Whether they are out admiring fields of wild crocuses in spring, hiking to the snowy rocky peaks in summer, welcoming the cows back from the Alms in fall or snowboarding down them at neck-breaking speed in winter, Austrians are always finding excuses to go to the mountains.
And if you spend enough time here, you will be dragged along too. Dragged until you come to realize the very civilized traditions they cultivate for the the fine art of hiking – Alms.
Yes, they’ve placed Alms at most peaks – sometimes several along a trail — so that you, weary hiker, are duly rewarded with some Bergkäse, freshly baked bread and Bier once you reach the top. That and a Schnaps.
But as much as they love the mountains and being rewarded for hikes, the Austrians know and respect the inherent dangers of their beloved peaks. Austrian radio will report snow falls and avalanche dangers throughout the year and no Austrian in his or her right mind would ever leave the trail head without proper equipment and preparation. And when someone ventures on some mountain in flip-flops, the rescue effort invariably makes the news along with ample attention given to the details (sometimes with photos) of the poor preparation of the idiot tourist who went out in shorts and sandals with no water, gear or food.

# [What you will do]
In one to three sentences, state why the passage on Austrian hiking says Alms have been placed at most peaks. The lines after this sentence are separate material, unrelated to the passage on Austrian hiking.

# [Raw data]
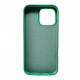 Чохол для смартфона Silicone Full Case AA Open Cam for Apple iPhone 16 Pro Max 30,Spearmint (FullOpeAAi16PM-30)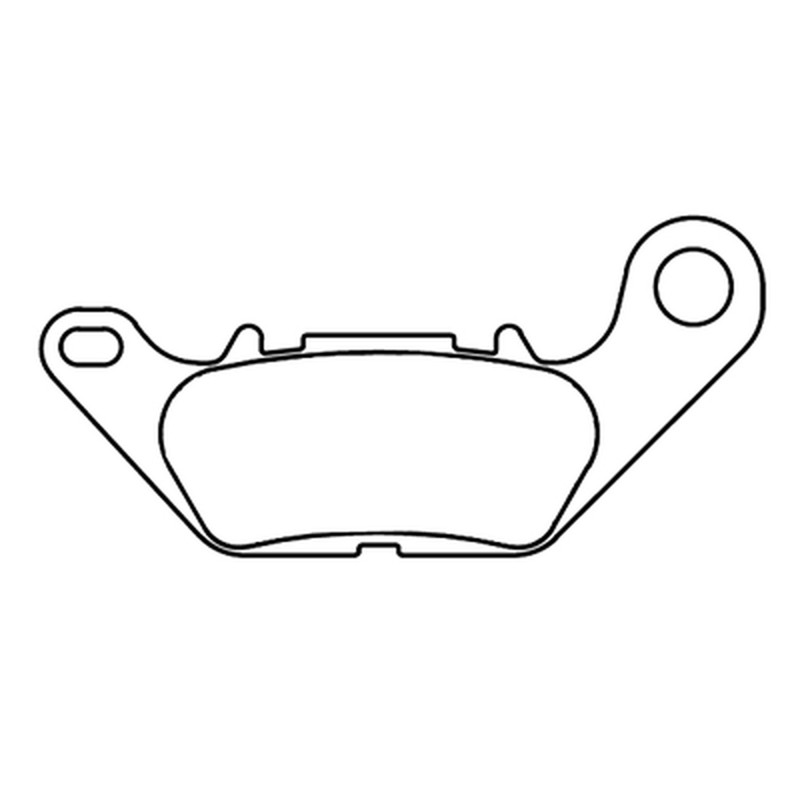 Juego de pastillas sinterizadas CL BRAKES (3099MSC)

# [Answer to this exercise]
Alms were placed at most peaks so that a weary hiker is rewarded on reaching the top with Bergkäse, freshly baked bread and Bier, plus a Schnaps.